Cecile Janssens Profile picture
Professor • Teacher • Columnist @NRC & @NTvG_actueel • Tweets about @cocites, methodology, critical thinking, evidence, and lack thereof • she/they.

Jul 30, 2019, 9 tweets

A new Dutch study claims the survival benefits of mastectomy for BRCA carriers are minimal: carriers who had not undergone mastectomy developed breast cancer (BC) more often, but mostly didn’t die from it.
I’m not convinced.
(thread)
link.springer.com/epdf/10.1007/s…

The results follow from a survival analysis, which seem to suggest that a group of young women was followed for 45 years, except that the numbers of women contributing data at each age in each group (under x-axis) were small and went up and down.

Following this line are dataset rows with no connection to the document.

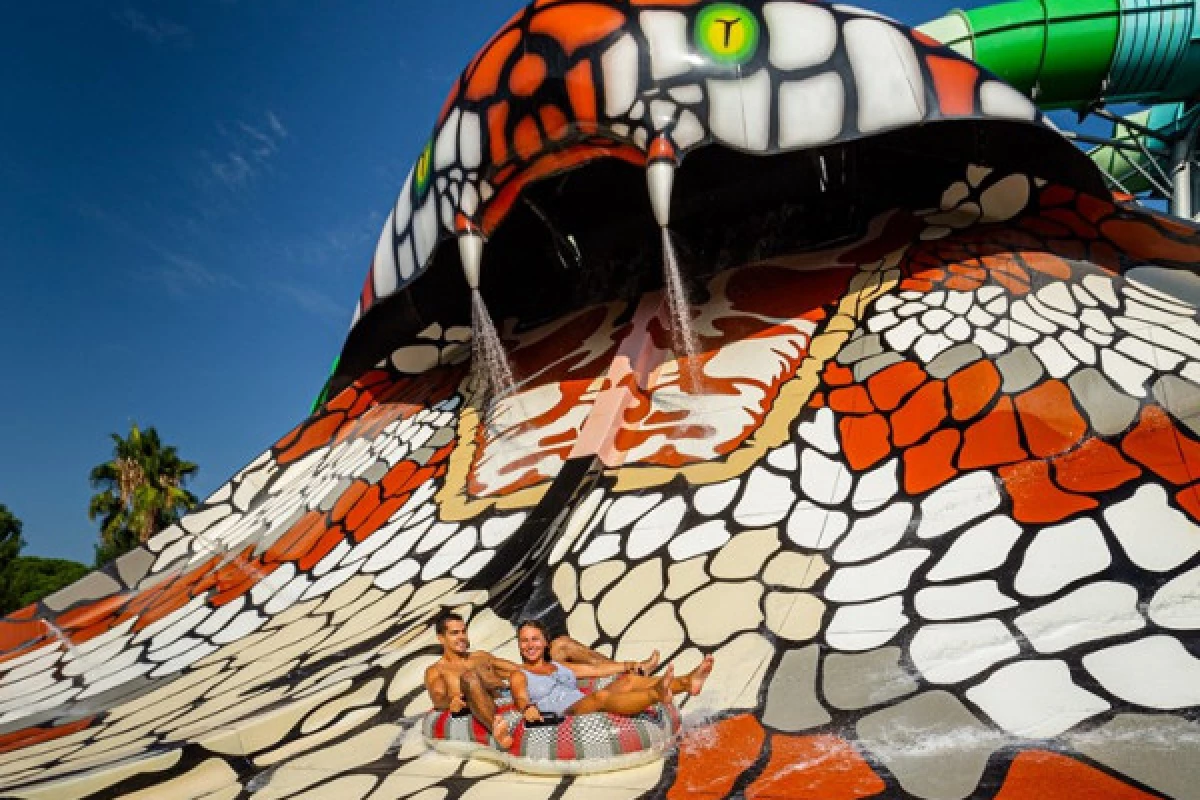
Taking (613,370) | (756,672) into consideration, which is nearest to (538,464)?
(613,370)

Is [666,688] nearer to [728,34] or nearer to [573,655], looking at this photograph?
[573,655]

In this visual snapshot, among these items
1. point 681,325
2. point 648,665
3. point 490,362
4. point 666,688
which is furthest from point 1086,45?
point 666,688

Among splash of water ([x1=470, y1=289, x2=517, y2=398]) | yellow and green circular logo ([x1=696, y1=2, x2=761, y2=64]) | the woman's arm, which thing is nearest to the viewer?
the woman's arm

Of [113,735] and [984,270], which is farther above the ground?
[984,270]

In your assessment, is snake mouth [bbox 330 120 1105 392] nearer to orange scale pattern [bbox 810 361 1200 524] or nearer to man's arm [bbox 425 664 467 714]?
orange scale pattern [bbox 810 361 1200 524]

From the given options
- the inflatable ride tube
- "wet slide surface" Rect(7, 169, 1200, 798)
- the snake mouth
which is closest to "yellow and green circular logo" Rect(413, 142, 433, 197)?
the snake mouth

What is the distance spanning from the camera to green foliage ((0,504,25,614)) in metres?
15.5

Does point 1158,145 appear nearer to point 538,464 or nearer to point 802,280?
point 802,280

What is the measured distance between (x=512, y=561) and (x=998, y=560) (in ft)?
7.47

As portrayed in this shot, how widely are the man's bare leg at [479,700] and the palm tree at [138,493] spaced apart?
51.4 feet

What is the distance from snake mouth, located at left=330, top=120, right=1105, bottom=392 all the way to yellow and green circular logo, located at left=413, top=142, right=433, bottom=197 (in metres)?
0.49

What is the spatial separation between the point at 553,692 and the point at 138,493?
17157 millimetres

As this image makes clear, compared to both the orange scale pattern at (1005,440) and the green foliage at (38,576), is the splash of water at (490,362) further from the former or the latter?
the green foliage at (38,576)

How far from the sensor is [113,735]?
13.2 ft
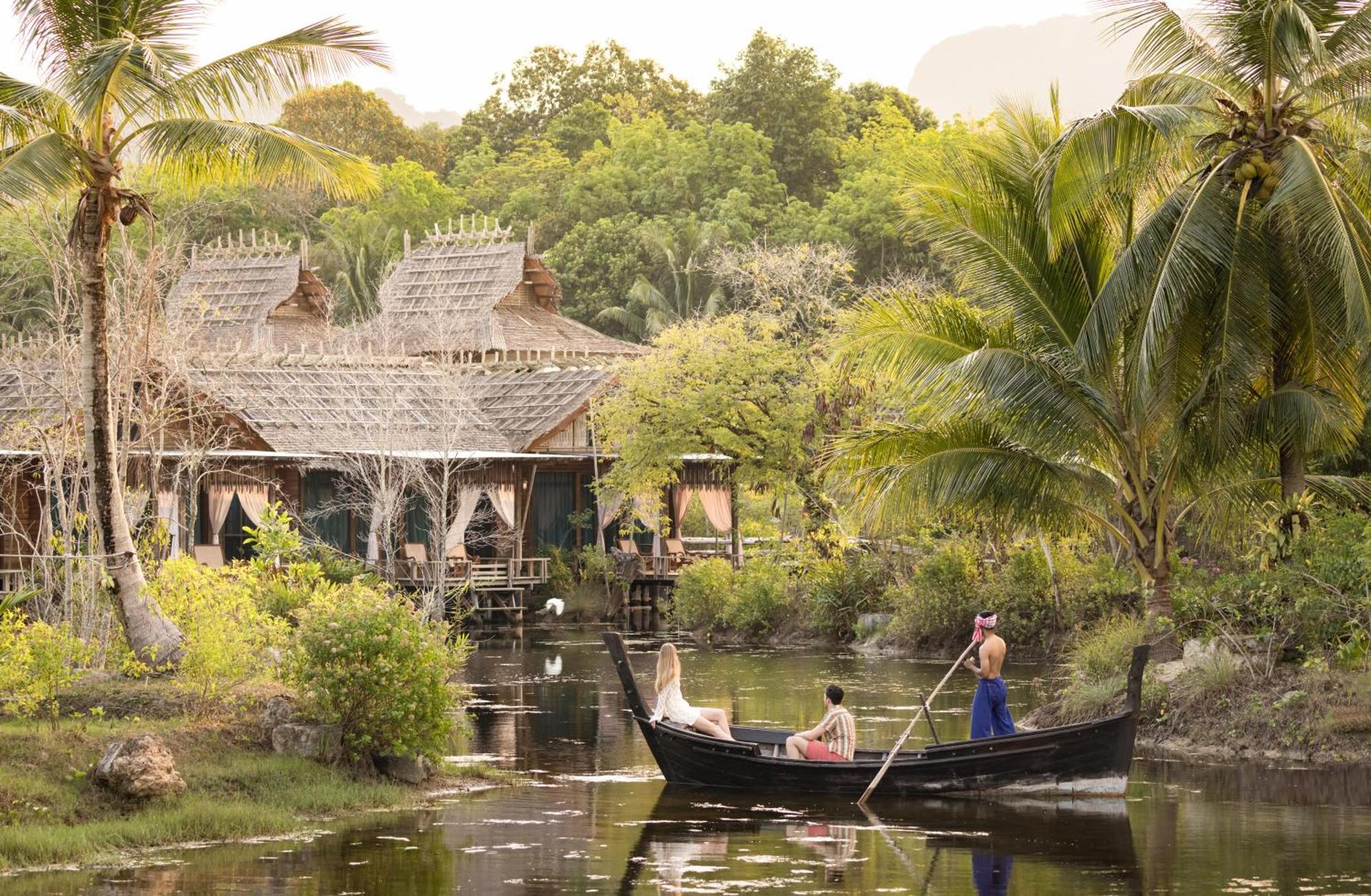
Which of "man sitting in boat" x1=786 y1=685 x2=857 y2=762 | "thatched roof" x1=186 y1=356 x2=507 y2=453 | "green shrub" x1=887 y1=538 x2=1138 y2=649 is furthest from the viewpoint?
"thatched roof" x1=186 y1=356 x2=507 y2=453

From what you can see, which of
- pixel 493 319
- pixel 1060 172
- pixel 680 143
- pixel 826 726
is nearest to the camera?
pixel 826 726

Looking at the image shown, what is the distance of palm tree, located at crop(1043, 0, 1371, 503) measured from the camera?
1667 cm

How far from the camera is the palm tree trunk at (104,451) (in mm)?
15250

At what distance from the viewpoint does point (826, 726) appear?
15.5 m

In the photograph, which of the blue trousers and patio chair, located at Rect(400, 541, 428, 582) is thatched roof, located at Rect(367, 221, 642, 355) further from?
the blue trousers

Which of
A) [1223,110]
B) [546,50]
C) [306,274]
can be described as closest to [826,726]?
[1223,110]

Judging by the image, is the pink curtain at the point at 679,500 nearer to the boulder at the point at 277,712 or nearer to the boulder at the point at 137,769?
the boulder at the point at 277,712

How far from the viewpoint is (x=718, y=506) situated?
3797 centimetres

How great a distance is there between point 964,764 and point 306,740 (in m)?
5.36

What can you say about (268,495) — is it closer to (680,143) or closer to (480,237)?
(480,237)

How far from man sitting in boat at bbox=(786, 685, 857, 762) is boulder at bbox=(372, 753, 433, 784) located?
3.15 metres

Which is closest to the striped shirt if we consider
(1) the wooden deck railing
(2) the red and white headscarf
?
(2) the red and white headscarf

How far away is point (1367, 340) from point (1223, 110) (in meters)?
2.87

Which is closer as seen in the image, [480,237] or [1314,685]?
[1314,685]
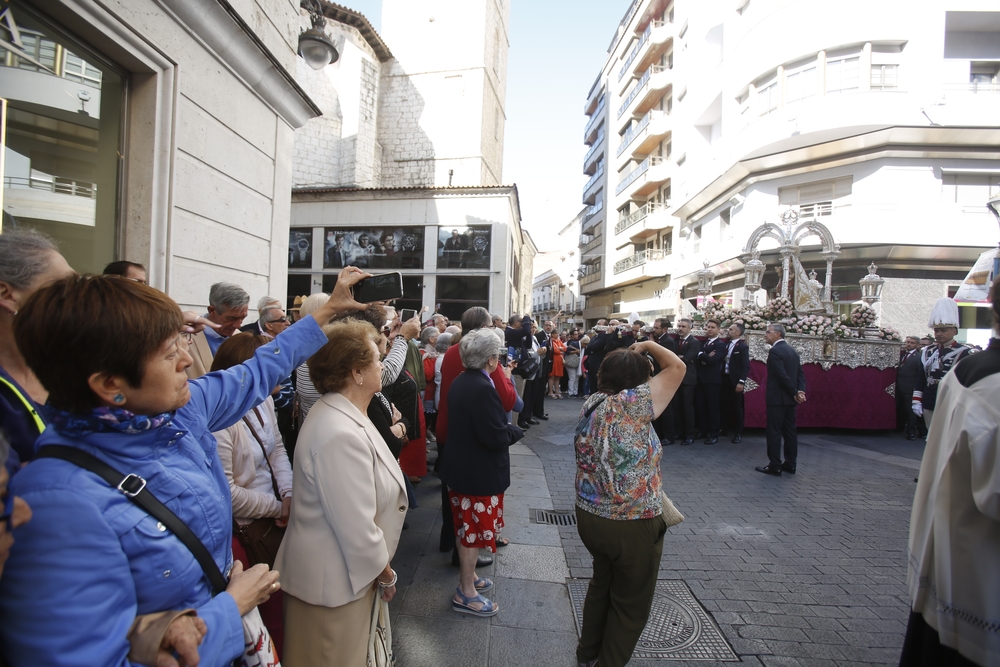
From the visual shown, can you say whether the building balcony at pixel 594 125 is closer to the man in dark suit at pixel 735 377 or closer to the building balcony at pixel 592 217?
the building balcony at pixel 592 217

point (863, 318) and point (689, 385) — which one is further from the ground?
point (863, 318)

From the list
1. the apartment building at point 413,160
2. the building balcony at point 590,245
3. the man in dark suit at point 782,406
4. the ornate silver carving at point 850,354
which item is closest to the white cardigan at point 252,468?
the man in dark suit at point 782,406

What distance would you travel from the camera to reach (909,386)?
9.66 metres

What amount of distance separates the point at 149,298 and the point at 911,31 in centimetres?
2314

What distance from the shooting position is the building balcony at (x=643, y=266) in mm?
28808

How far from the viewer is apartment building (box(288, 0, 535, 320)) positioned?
1941 centimetres

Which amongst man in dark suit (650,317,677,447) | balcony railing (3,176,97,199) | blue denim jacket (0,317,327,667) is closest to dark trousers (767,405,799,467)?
man in dark suit (650,317,677,447)

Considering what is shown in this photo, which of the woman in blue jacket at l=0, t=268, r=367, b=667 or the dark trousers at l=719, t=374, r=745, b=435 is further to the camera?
the dark trousers at l=719, t=374, r=745, b=435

This hints that the graphs are a ‘compilation’, which is true: the average age at study entry was approx 40yrs and women were followed for approx 10yrs, not for 45yrs. Hence the small numbers at (lower and) higher ages. This hints to a potential problem: survivor bias.

Only women who had no history of cancer were eligible. This means that, at higher ages, this included women who did not get cancer before. These women may be healthier than average, their prognosis may be better, suggesting the survival may be overestimated (looking too good).

Excluding people who already had the disease is often justified to make sure that a risk factor precedes the onset of disease. But BRCA mutations precede by definition. The date of the DNA test does not change the mutation status. Why then excluding women with BC?

The authors’ concern is testing bias. Women opt DNA tests to decide about surgery. Women who had BC before DNA testing could not make that decision and are, not by choice, in the surveillance group. Also in the surveillance group are carriers who did not get tested (yellow).

This study only looks at carriers. The BC risk in the surveillance group would be underestimated (looking worse) if the carriers who get tested after their diagnosis are included, but the unknown untested carriers cannot be considered in this study.

To minimize the risk of this testing bias, the authors took the date of DNA test as study baseline and excluded all women who developed BC before DNA testing. Doing so, they excluded 1,994 carriers who developed cancer, leaving only 420 women with BC in the study.

And that is likely the reason why the survival looks so favorable: most carriers who developed BC were excluded from the study.
Testing bias is real, but so are other biases. Bias should be rigorously inspected before attempting to get rid of it.